[Provided text — start]

Projects that Make the Grade
Once the company has defined annual strategic business goals, proposals for major projects—requiring at least 160 man-hours—are slotted into those areas. If a big project doesn’t support a corporate goal, it’s deferred or dropped. A weighting system gives each surviving proposal up to 100 points. A project that will generate revenue generally gets more points than one that will cut costs, says Eric Blaustein, vice president of information technology.
Like HMH’s system, the most effective governance stretches beyond an efficient way to prioritize IT work to selecting projects that generate the most value, whether or not they involve IT, says Chris Potts, corporate IT strategist at Dominic Barrow in London. “You have a business case with numbers. Then there is subjective discussion and evaluation.”
For example, HMH recently had to retire some teaching materials that involved software and several servers. At the same time, the city of Detroit had bought a classroom management system. In the past, the company would have removed the old hardware and software from the schools where it was running, but left thorough decommissioning, such as wiping disks, until later so staff could work on the new project, Wilcox says.
But business leaders recognized that IT could break down the old systems and at the same time configure them for Detroit. “These [situations] in the past had eluded us,” Wilcox says.

[Provided text — finish]
[Information shown — start]

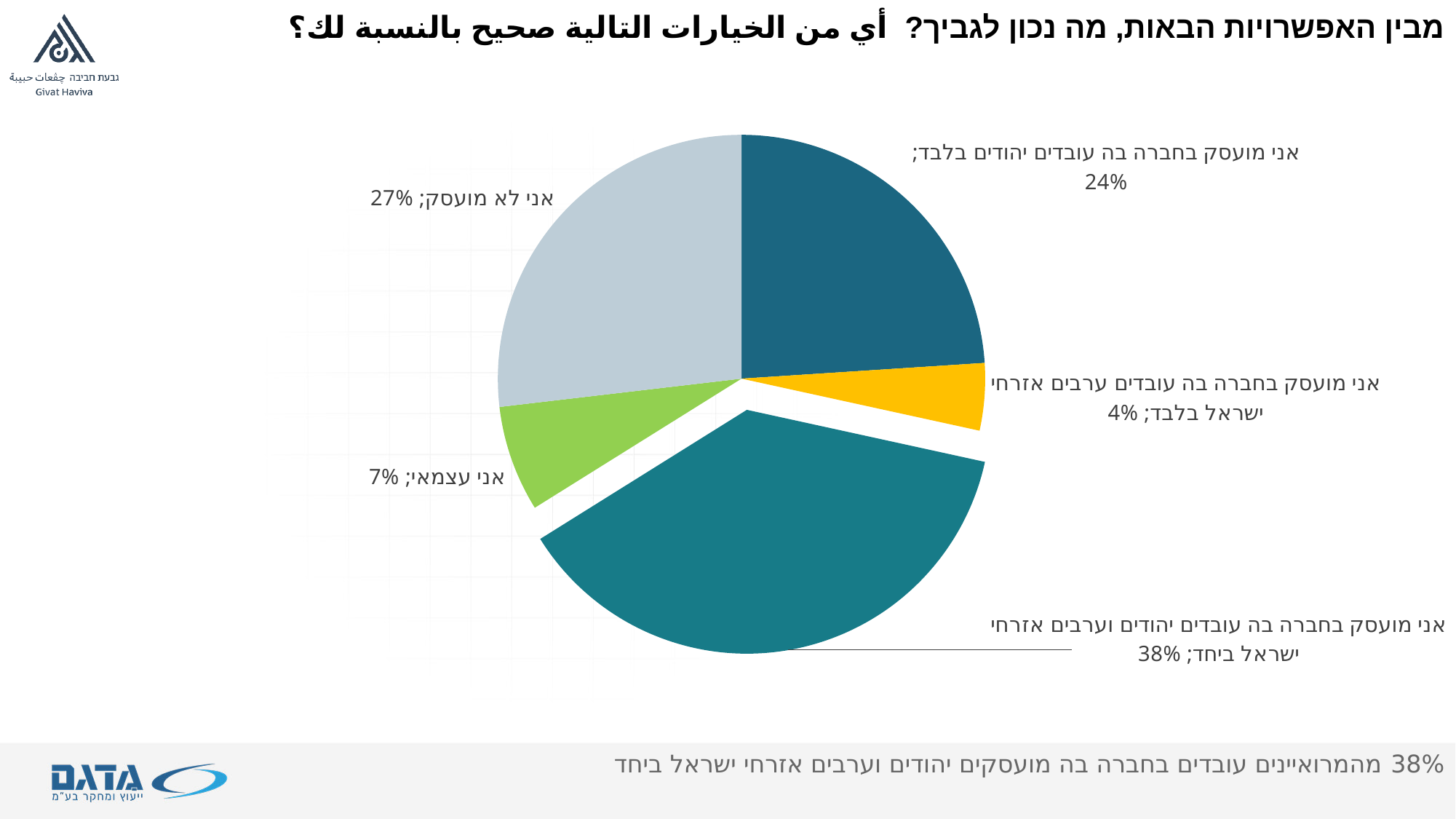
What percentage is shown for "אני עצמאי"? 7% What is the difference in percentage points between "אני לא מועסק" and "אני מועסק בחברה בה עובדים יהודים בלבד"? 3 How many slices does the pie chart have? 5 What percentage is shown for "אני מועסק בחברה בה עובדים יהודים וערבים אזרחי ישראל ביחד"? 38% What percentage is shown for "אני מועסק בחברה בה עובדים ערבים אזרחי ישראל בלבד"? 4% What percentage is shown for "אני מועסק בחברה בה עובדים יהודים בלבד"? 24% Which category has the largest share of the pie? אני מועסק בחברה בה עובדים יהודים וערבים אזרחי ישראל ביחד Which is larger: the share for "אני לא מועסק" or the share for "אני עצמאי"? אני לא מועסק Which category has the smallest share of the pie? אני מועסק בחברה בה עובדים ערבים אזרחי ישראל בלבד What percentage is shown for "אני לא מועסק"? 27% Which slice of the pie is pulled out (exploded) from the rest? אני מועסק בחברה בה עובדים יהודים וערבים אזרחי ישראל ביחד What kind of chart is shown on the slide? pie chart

[Information shown — finish]

● **What you need to do**
1. Using the passage on project selection, decide whether each statement agrees with it. Answer yes or no and quote the words that settle it.
(a) Major projects are those requiring at least 160 man-hours.
(b) A project that cuts costs generally gets more points than one that generates revenue.
(c) The city of Detroit had bought a classroom management system.
2. Continue the passage on project selection from its last sentence.

● **Numbered responses**
1.
(a) Yes: "proposals for major projects—requiring at least 160 man-hours—are slotted into those areas."
(b) No: "A project that will generate revenue generally gets more points than one that will cut costs."
(c) Yes: "the city of Detroit had bought a classroom management system."

2.
The IT group also had to figure out how to fit in ad hoc work, such as a new report from a business intelligence tool. “Everyone comes in with something that is small and ought to be able to be done quickly but it drags you down bit by bit,” Wilcox says.
Yet devising a full business case for every proposal takes too much time away from working on projects, Blaustein adds. Instead, the company created an evaluation process for smaller projects that doesn’t mandate such detailed numbers. If the proposal becomes high-priority, a full business case is done.
The new openness, with its rankings and cross-functional discussions, takes some of the politics out of vying for dollars, Wilcox says. “It allows people to see that their project was important but this other one helps us get $5 million in revenue,” he says. “If your project wasn’t funded you know why.”